Kokino urges the students to ask me questions. Here, she says, is a journalist doing a piece on them. So find out what it's like. Ask! All they want to find out is who famous had gone to Uni. Like I'd know. Then, or now. I don't remember any of us being so future-oriented, so career-sure. We didn't plan much, except to get away from home. Neither Randa nor I nor She Who Wouldn't Be Named thought of Uni as central in our lives, nor did our friends. There were other, more immediate concerns. Like not getting pregnant in those pre-condom distribution decades. We talked of alleged "cures": jumping on a trampoline; taking Humphrey's Pills, whatever they were; douches and quinine--the latter my parents' preferred choice the summer I graduated from Uni and thought I might be pregnant. Thankfully, I wasn't. I got my period the day I moved out of their apartment and into my own in San Francisco.
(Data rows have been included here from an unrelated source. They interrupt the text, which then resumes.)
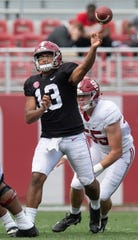 Alabama quarterback Tua Tagovailoa (13) passes during second half action in the Alabama A-Day spring football scrimmage game at Bryant Denny Stadium in Tuscaloosa, Ala., on Saturday April 13, 2019.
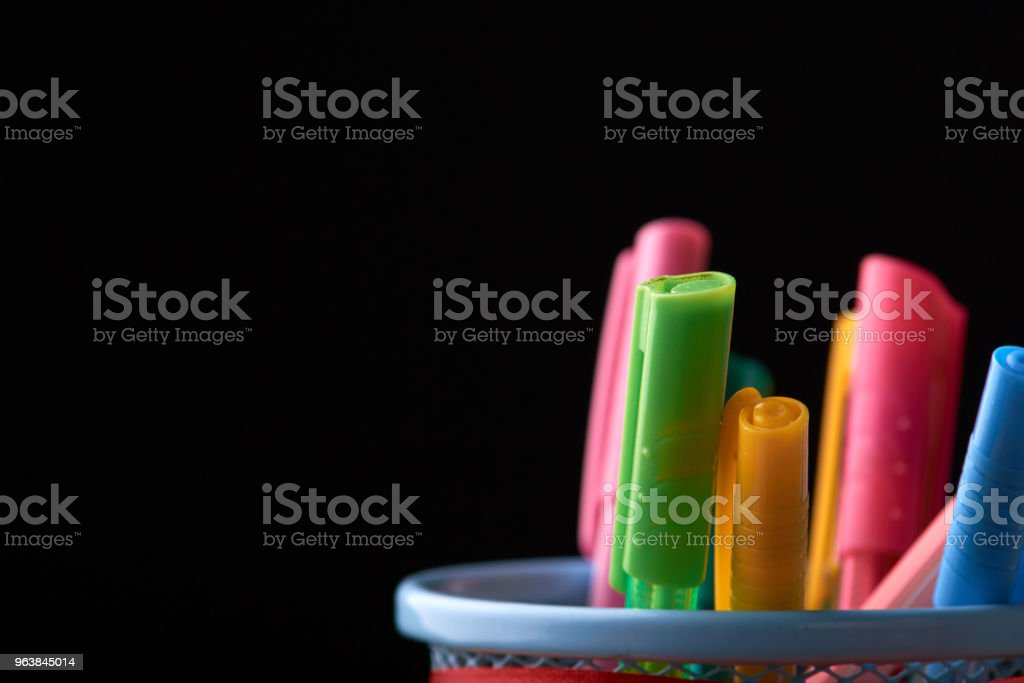 A glass with colored pens. Stationery set. Concept: back to school - Royalty-free Abstract Stock Photo
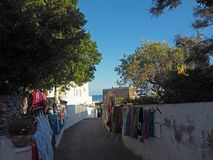 ITALY, STROMBOLI, JUNE 2, 2016: Street leading to port at Stromboli with colorful selling clothes hanging from the surrounding wa royalty free stock images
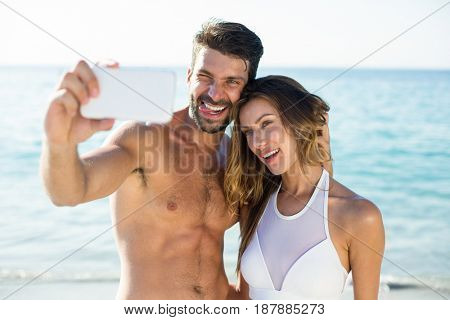 Close-up of happy young couple taking selfie at beach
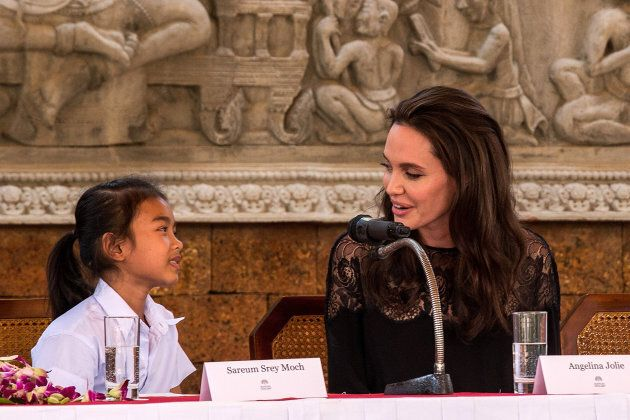 Angelina Jolie talks to actress Sareum Srey Moch during a press conference ahead of the premiere of their...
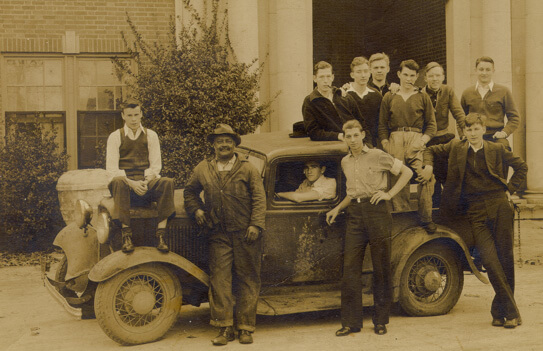 """Photographer unknown, College groundskeeper and chief janitor Henry """"Billy' Mitchell with Emory at Oxford students, c. 1940. Collection of J.P. Godfrey, Jr."""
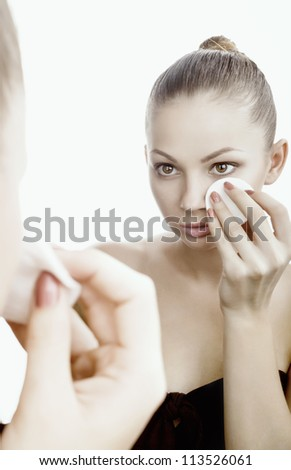 Young beautiful woman using a cotton pad to remove her make-up - stock photo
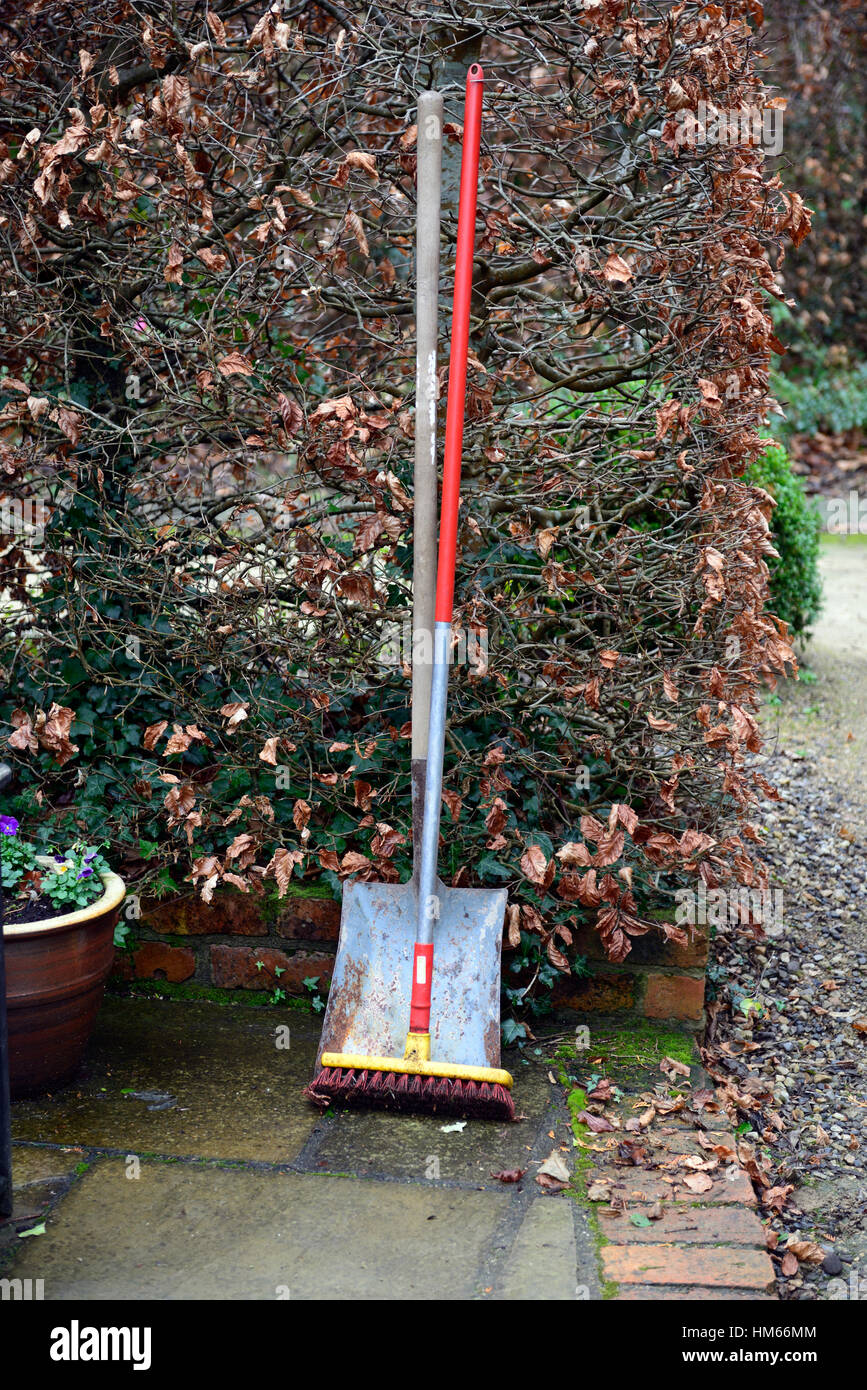 brush and shovel garden tool tools implements tidy tidying stand up against hedge autumn winter gardens gardening - Stock Image
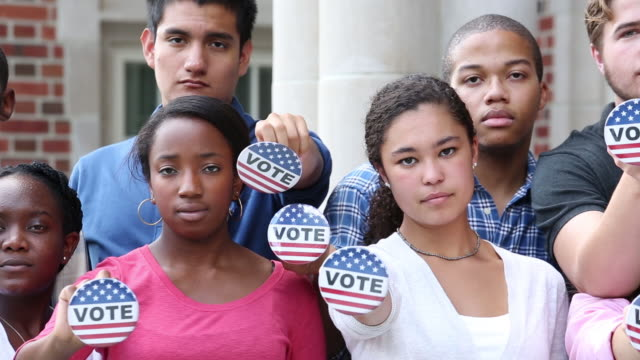 college students holding vote button - demokratie stock-videos und b-roll-filmmaterial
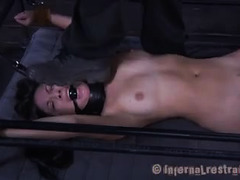 A strapped-down beauty is forced to fuck a thick dildo while whipped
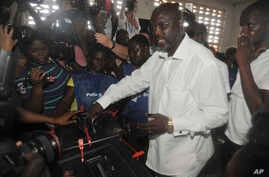 Former soccer star George Weah, Presidential candidate for the Coalition for Democratic Change cast his vote during a Presidential election in Monrovia, Liberia. Tuesday Oct. 10, 2017.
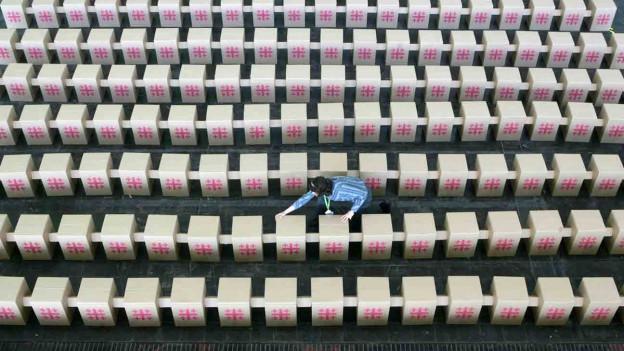 Frau stellt viele Pappstühle auf.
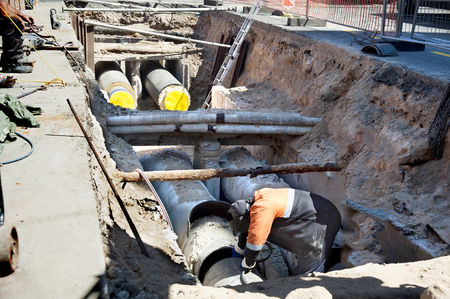 Laying sewer and gas pipes under the ground in a city street. Work welder.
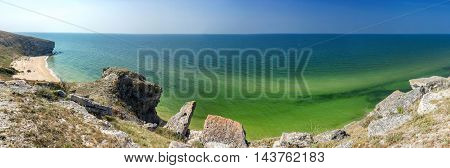 panorama of the sea coast with rocks and sand beach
Rather than expressing eagerness to leave home, Ebony and other girls at Uni fear that their parents will die on them. They worry about having a baby and finishing school and about AIDS. And there's a fear, big time, of not succeeding. The smell of it was nowhere more pungent than in Jane Koehler's honors English class. These are the bright kids: their disappointments may be in getting into Columbia instead of Harvard. They're among the academically and, often, economically privileged students at school. For now, literature may be as close as they'll get to the grit of life.
Standing between rows of wooden desks in Koehler's classroom, I'm struck that today's Uni students seem solely concerned about their own individual needs. Our concerns, or at least mine and, it seemed, many others', were about the outside world, about what was going down in Cuba and Vietnam and the Senate and in Mississippi. Ayelet Ruppin, 17, calls the difference apathy. She cites a lack of student activism, even to oppose unpopular edicts like the attendance policy or drug testing for student athletes. "People," she says, "they really don't care."
In the mostly white Uni of the early '60s, we marched for abstract civil rights; stuffed envelopes for SNCC; demonstrated for peace and against the bomb and HUAC, and made friends and lovers on the picket line. We were afraid in a way: of a war where boys our age were blowing each other to bits with M-16s, of a nuclear bomb falling on West Los Angeles--not that one of our peers might appear in the halls with handguns or pipe bombs. Action on such a petty scale would have seemed unthinkable to my generation. We were out to save the world.